Chris Burvill, director of UK equities at Henderson, said a combination of factors could propel the FTSE 100 to record levels by the end of the year.
So far this year the FTSE 100 has traded in a range between 6,400 and 6900, and has never breached 7,000. But Burvill (pictured) expressed confidence that it could surge past that number and up to 7,500 over the next six months.
‘If I have this right, in the autumn we will see an upturn in earnings, sterling weaken, and gilts weaken,’ Burvill said.
‘A lot of this depends on everything going right, but I think it is absolutely achievable.’
Burvill acknowledged that the market had disappointed since January, gaining just 1% over the year to date.
‘The simple reason is that we all hoped that by now we would have seen some earnings growth,’ he said, and observed that there were ‘lots of excuses’ such as the strong pound for why earnings growth had yet to materialise. ‘My argument is be patient.’
For Burvill, sterling could indeed switch from being a headwind to a tailwind. ‘What was a negative is going to be a positive.’

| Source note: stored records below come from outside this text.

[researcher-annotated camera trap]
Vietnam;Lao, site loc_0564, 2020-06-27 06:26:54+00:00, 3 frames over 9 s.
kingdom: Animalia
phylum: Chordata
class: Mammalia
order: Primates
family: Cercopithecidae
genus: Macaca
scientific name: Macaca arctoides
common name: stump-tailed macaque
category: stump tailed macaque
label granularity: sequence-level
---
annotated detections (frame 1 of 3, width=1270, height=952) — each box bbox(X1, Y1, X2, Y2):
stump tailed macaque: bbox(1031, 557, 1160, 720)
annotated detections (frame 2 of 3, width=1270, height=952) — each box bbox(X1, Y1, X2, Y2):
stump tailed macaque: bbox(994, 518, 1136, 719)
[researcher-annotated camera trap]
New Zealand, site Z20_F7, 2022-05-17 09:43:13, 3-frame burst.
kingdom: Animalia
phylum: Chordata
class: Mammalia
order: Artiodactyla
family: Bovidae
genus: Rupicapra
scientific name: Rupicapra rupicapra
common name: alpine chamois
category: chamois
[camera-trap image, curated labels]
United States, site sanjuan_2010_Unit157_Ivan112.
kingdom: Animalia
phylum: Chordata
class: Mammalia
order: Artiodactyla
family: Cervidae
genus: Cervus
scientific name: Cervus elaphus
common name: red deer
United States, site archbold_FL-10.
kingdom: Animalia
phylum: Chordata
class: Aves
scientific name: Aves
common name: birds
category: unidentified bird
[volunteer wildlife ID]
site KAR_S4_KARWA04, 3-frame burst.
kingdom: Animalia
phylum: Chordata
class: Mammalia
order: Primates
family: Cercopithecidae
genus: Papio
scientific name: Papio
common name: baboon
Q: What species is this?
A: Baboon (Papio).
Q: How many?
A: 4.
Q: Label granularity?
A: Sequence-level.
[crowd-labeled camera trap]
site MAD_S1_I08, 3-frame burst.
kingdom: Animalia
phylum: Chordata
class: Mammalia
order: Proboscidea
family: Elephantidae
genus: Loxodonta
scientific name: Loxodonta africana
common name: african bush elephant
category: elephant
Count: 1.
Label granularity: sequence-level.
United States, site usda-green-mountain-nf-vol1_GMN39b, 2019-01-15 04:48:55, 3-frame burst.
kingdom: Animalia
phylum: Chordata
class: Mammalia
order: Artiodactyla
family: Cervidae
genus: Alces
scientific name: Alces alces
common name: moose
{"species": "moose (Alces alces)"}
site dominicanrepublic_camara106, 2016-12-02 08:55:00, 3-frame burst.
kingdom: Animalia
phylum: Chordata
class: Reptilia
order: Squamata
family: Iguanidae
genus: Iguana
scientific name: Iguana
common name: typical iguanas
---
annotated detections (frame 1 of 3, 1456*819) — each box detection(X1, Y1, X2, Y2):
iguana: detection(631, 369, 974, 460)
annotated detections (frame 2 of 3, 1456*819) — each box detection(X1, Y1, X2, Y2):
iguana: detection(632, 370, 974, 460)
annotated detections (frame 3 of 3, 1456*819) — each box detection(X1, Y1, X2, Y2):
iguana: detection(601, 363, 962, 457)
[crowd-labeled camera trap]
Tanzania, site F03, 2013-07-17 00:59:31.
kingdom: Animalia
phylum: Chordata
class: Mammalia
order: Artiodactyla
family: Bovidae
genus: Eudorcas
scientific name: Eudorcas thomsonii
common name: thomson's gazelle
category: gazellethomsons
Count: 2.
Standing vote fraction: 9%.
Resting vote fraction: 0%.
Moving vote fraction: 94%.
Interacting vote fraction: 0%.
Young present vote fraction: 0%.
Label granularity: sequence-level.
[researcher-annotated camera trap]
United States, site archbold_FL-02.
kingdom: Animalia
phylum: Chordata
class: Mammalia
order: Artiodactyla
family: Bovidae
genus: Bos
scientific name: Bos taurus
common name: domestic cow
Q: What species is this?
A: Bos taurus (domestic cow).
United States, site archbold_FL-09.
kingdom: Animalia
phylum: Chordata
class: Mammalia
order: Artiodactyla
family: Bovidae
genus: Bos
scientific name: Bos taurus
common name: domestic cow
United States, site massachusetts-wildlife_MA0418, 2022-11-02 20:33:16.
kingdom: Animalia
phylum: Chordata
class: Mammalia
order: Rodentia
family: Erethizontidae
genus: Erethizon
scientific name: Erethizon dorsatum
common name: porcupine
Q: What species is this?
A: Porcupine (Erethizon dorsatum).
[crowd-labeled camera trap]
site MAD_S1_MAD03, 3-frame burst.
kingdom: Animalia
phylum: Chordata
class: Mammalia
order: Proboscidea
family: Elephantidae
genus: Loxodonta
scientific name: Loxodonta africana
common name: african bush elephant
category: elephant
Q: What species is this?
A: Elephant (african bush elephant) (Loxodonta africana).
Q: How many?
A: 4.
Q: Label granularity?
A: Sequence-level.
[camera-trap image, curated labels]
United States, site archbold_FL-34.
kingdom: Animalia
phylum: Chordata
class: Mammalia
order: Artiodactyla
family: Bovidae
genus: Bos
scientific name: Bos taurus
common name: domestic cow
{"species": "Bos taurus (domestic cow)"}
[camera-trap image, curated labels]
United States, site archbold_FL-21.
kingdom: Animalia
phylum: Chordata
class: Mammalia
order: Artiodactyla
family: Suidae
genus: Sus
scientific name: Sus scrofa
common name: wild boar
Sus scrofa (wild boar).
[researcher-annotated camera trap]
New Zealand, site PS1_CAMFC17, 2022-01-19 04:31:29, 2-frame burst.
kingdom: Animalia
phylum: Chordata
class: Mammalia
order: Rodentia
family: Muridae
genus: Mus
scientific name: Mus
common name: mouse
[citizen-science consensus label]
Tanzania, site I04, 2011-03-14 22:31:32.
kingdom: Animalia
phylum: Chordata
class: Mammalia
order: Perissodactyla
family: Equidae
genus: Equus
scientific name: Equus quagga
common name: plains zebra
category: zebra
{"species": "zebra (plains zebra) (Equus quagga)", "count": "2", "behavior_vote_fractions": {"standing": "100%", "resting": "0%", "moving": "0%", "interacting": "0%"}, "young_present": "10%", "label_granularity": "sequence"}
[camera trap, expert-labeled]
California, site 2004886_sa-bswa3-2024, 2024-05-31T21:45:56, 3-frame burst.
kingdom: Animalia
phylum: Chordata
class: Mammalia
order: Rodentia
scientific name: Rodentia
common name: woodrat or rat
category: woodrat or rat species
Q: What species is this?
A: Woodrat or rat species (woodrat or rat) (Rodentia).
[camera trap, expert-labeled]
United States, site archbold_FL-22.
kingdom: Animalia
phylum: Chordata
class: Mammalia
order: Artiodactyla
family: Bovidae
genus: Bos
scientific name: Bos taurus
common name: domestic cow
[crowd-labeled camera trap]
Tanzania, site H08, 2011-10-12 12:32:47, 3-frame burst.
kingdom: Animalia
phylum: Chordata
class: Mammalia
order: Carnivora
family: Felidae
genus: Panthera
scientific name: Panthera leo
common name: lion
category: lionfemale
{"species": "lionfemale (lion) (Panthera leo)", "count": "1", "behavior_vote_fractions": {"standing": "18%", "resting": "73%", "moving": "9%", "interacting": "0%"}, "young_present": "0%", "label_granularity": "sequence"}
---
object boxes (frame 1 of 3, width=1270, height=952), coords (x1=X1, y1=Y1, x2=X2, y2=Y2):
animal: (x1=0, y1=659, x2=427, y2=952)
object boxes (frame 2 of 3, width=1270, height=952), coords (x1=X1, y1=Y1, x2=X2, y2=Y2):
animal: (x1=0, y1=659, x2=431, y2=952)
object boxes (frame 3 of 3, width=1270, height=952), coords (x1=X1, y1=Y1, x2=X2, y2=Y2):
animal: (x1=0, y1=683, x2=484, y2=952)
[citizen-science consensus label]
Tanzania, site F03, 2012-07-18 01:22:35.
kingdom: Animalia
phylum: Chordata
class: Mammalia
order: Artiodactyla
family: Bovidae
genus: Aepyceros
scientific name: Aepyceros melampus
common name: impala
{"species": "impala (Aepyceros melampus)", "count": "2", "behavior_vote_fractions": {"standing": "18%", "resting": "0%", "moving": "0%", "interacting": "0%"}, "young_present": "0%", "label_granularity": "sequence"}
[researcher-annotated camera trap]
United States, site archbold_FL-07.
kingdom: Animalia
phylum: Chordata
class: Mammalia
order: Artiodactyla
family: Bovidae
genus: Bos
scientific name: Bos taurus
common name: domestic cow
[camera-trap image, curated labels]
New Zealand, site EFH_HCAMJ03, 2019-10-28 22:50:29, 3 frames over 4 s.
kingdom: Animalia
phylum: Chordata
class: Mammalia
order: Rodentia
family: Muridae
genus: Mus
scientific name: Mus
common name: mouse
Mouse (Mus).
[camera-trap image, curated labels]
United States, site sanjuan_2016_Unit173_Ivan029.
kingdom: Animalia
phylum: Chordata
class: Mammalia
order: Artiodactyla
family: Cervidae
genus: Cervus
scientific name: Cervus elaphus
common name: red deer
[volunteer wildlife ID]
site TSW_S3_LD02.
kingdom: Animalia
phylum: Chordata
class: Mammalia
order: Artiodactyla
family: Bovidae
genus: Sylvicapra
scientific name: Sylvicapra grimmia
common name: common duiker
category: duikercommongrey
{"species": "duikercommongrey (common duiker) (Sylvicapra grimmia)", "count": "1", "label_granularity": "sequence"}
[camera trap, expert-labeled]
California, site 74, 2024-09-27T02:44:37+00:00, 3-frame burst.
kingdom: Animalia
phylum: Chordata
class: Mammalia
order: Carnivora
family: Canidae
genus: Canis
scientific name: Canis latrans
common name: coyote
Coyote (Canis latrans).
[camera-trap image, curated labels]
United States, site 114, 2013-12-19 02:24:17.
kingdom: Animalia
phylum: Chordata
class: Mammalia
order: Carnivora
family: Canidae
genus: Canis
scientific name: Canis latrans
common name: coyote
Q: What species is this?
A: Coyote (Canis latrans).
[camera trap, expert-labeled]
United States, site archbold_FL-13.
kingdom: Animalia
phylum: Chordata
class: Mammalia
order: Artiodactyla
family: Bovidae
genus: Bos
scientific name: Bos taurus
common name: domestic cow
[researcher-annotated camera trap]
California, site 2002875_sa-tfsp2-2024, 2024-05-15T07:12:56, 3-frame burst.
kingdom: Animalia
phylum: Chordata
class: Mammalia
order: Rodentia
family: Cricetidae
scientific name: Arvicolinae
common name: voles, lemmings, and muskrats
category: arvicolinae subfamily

He tipped the autumn for when corporate earnings would cease being tainted by unflattering year-on-year comparisons; over the past year sterling has strengthened by 10% against the dollar. Burvill also expected the euro to regain some lost ground as confidence in the single currency and continent’s economy recovered.
Additional support for the FTSE would come from increased consumer and business confidence, Burvill added.
The UK CBI Business Optimism survey is now in positive territory, while according to Thomson Reuters Datastream for the first time since 2011 more chief financial officers are currently favouring expansionary strategies such as launching new products than implementing defensive ones like cost cutting.
On the bond side, Burvill warned that there isa risk of gilts tumbling later this year, which could boost equities if money is reallocated from fixed income.
‘At some stage it is more likely we will get a rogue higher inflation rate,’ he said. That would also stoke fears of an interest rate hike, further hurting gilts. As a hedge against such an eventuality, Burvill has placed 9% of his £1.7 billion Henderson Cautious Managed fund in index-linked bonds.
On the equity side, Burvill said there is still ‘cracking value’ available in the FTSE 100. He cited Tate & Lyle as a ‘classic example’ of a stock valued only on current earnings, which overlooked the latent potential of its management and business.
Burvill similarly pointed to Rolls-Royce. ‘It’s fine to value it on current earnings, but don’t ignore the R&D going into the next generation of engines.’
Both have fallen by double-digit percentages since January after profit warnings, yet Burvill maintained that such companies could help the FTSE hit 7,500.
‘Mathematically it only needs a few of the large-caps to outperform,’ he concluded.
Burvill, A-rated by Citywire, has returned 26.6% over the past three years through Henderson Cautious Managed, a top-quartile performance compared with an average of 15.1% from its IMA Mixed Investment 20-60% Shares sector.